This paper uses an analytical framework centered on racial capitalism to help examine the tensions and tradeoffs of transforming public housing in the context of hypergentrification in these two city-led, multi-site initiatives. The most relevant analytical frames include entrepreneurial governance, devolution, privatization, dispossession, and contestation.

Methods: Taking a mixed-method approach, the paper draws from analysis of administrative documents, informal conversations with professionals, and over five years of ethnographic observations in both cities.

Results: While we found numerous examples of policy and practice in both cities that were deployed to help achieve better social outcomes for the original residents of the public housing communities being redeveloped, ultimately in both cities it has been extremely difficult to advance a fundamentally different path to opportunity for low-income residents of color. There is no question that but for the principles, policies, and strategies put in place by the urban entrepreneurs tapped to lead both efforts, the outcomes would have been far less favorable for the original residents of the developments, especially in San Francisco, given the high rates of Black people being displaced from the city. We find enough evidence of serious intent toward principle-driven development by city leaders and initiative practitioners to warrant continued persistence in determining ways to leverage mixed-income development processes for more equitable social outcomes.

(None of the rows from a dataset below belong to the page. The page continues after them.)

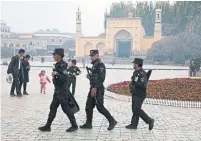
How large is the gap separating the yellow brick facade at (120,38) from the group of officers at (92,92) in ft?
168

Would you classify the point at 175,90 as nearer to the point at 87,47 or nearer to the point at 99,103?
the point at 99,103

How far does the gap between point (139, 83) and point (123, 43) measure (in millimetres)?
53471

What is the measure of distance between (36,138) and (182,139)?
2.65 m

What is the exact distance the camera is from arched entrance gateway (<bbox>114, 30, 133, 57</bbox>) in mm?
58994

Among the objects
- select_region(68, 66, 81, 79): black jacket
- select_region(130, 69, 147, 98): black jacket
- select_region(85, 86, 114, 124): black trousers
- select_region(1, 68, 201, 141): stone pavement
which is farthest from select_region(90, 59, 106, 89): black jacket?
select_region(68, 66, 81, 79): black jacket

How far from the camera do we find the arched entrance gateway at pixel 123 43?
2323 inches

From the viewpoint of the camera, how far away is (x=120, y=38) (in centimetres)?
5925

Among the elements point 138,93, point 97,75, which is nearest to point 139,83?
point 138,93

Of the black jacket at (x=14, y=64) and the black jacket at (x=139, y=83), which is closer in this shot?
the black jacket at (x=139, y=83)

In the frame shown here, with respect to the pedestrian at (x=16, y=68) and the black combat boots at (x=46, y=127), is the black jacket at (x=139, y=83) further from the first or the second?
the pedestrian at (x=16, y=68)

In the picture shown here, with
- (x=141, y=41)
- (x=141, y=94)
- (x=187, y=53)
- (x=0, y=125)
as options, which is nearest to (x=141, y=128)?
(x=141, y=94)

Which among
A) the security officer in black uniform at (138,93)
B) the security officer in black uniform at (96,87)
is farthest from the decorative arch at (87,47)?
the security officer in black uniform at (96,87)

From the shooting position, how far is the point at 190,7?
59250 mm

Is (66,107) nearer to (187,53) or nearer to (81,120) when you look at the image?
(81,120)
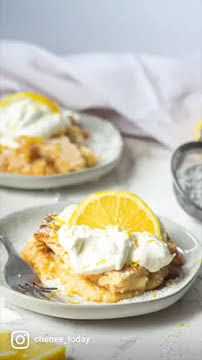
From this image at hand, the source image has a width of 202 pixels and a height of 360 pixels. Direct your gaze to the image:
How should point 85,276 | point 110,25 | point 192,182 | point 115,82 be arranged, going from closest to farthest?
point 85,276
point 192,182
point 115,82
point 110,25

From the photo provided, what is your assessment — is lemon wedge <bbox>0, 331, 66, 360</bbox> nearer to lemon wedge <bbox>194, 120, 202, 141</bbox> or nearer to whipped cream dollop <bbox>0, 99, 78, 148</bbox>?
whipped cream dollop <bbox>0, 99, 78, 148</bbox>

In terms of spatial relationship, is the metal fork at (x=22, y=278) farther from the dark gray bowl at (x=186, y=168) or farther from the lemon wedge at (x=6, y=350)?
the dark gray bowl at (x=186, y=168)

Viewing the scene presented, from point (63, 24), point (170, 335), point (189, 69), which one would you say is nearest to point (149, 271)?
point (170, 335)

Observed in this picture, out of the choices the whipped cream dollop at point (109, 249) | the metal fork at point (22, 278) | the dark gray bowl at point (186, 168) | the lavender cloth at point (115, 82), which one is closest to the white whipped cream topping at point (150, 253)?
the whipped cream dollop at point (109, 249)

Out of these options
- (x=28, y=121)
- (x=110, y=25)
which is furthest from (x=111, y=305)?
(x=110, y=25)

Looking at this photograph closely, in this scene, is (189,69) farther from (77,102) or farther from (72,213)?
(72,213)

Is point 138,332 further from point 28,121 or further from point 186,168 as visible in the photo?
point 28,121
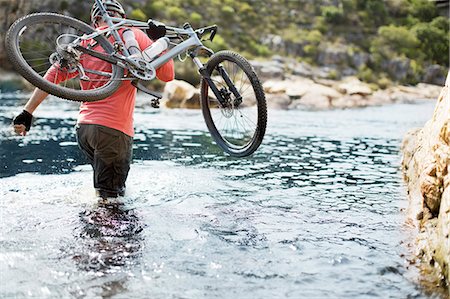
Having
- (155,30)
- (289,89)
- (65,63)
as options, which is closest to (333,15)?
(289,89)

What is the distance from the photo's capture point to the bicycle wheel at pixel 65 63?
4723mm


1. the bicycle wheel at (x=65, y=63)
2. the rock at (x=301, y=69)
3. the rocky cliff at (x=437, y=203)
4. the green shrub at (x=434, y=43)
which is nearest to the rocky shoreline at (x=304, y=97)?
the rock at (x=301, y=69)

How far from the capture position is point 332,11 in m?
61.8

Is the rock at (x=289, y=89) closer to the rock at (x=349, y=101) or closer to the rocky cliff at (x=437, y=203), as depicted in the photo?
the rock at (x=349, y=101)

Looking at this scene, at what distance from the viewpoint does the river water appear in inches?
146

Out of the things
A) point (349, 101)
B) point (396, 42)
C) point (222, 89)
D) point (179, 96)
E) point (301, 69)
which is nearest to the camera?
point (222, 89)

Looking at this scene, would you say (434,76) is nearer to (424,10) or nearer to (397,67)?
(397,67)

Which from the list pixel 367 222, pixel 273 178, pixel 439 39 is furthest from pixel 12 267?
pixel 439 39

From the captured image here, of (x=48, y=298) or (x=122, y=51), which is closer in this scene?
(x=48, y=298)

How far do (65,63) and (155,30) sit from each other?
110 centimetres

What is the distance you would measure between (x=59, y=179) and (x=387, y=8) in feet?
219

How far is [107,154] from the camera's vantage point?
229 inches

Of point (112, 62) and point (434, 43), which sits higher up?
point (434, 43)

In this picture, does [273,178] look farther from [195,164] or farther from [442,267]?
[442,267]
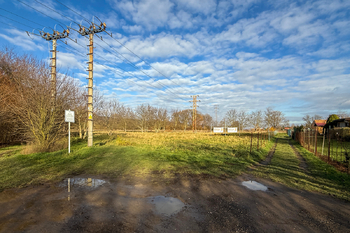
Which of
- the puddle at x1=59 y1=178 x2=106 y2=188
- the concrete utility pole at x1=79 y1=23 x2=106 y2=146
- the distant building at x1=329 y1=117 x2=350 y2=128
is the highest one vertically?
the concrete utility pole at x1=79 y1=23 x2=106 y2=146

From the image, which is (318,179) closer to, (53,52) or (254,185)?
(254,185)

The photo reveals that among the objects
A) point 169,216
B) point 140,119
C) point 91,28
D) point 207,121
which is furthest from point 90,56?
point 207,121

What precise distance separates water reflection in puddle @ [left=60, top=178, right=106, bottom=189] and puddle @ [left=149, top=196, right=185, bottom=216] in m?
2.30

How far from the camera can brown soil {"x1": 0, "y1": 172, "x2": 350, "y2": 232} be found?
3.49 m

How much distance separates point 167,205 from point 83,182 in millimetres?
3402

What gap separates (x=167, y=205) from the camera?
4.49 meters

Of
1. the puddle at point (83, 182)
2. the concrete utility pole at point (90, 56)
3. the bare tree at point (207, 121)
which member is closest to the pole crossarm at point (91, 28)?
the concrete utility pole at point (90, 56)

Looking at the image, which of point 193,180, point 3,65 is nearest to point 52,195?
point 193,180

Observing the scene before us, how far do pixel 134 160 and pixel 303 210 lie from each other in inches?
289

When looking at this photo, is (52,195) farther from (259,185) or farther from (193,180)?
(259,185)

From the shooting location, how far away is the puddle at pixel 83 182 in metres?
5.91

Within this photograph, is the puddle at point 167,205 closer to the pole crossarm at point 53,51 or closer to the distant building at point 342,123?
the pole crossarm at point 53,51

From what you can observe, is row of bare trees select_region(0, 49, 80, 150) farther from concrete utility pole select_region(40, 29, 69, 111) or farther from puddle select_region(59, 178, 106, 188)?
puddle select_region(59, 178, 106, 188)

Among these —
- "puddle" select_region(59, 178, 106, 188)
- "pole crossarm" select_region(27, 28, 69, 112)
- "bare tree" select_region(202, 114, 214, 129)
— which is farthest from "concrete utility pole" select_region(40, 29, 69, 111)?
"bare tree" select_region(202, 114, 214, 129)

Conclusions & Implications: Using an analytical lens that elevates a focus on racial capitalism can be useful for identifying the crucial decision points where greater equity and inclusion could be fostered. Implications include: (a) Elevate and sustain a focus on positive outcomes for original residents; (b) Hire and position initiative leadership to advance social as well as market goals; (c) Position HUD for ongoing responsiveness and accountability; (d) Leverage privatization for social innovation; (e) Proactively incorporate power-sharing and consensus-building; and (f) Adopt an antiracist frame on redevelopment decisions and operations.